Breast cancer (BC) is the most common cancer among women worldwide. Due to its complexity in nature, effective BC treatment can encounter many challenges. The human RALBP1 gene encodes a 76-kDa splice variant protein, RLIP (ral-binding protein1, RalBP1), a stress-protective mercapturic acid pathway (MAP) transporter protein, that also plays a key role in regulating clathrin-dependent endocytosis (CDE) as a Ral effector. Growing evidence shows that targeting RLIP may be an effective strategy in cancer therapy, as RLIP is over-expressed in multiple cancers and is known to induce resistance to apoptosis and chemotherapeutic drugs. Recent studies demonstrated that RLIP is expressed in human BC tissues, as well as BC cell lines. Knockdown of RLIP resulted in apoptotic death of BC cells in vitro, and targeted inhibition and depletion of RLIP resulted in regression of BC in xenograft studies of nude mice. Signaling studies showed that RLIP depletion inhibited endocytosis and differentially regulated signaling to Akt, Myc, and ERK1/2. However, the proliferation and multi-specific transport mechanisms that promote RLIP-mediated cell death in BC are not well understood. In this review, we will discuss a missing but an essentially determining and connecting piece of the puzzle on the understanding of proliferation and transport mechanisms by focused analyses of the apoptotic, drug- and radiation-sensitivity regulated by RLIP, a stress-responsive non-ATP-binding cassette (ABC), high capacity MAP transporter, in breast cancer.

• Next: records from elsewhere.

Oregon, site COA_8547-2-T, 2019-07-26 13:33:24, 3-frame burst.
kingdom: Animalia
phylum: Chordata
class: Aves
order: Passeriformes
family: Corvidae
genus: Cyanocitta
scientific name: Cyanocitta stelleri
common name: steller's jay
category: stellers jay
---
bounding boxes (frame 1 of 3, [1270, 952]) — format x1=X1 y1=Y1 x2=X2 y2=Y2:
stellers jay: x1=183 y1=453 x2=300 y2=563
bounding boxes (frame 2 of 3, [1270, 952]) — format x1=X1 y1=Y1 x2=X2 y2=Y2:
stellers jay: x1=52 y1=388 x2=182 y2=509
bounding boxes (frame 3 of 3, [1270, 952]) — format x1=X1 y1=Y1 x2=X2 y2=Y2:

乳腺癌 (BC) 是全世界女性中最常见的癌症。由于其性质的复杂性，有效的 BC 治疗可能会遇到许多挑战。人类RALBP1基因编码 76-kDa 剪接变异蛋白 RLIP（ral 结合蛋白 1，RalBP1），一种应激保护性硫醇尿酸途径 (MAP) 转运蛋白，在调节网格蛋白依赖性内吞作用 (CDE) 中也起着关键作用) 作为 Ral 效应器。越来越多的证据表明，靶向 RLIP 可能是一种有效的癌症治疗策略，因为 RLIP 在多种癌症中过度表达，并且已知会诱导对细胞凋亡和化疗药物的耐药性。最近的研究表明，RLIP 在人类 BC 组织以及 BC 细胞系中表达。RLIP 的敲低导致 BC 细胞的凋亡性死亡在体外，RLIP 的靶向抑制和消耗导致裸鼠异种移植研究中 BC 的消退。信号转导研究表明，RLIP 耗竭抑制内吞作用并差异调节 Akt、Myc 和 ERK1/2 的信号转导。然而，促进 BC 中 RLIP 介导的细胞死亡的增殖和多特异性转运机制尚不清楚。在这篇综述中，我们将通过对 RLIP 调节的细胞凋亡、药物和辐射敏感性的重点分析，讨论一个缺失但本质上决定和连接的拼图，了解增殖和运输机制，RLIP 是一种应激反应非ATP 结合盒 (ABC)，高容量 MAP 转运体，在乳腺癌中。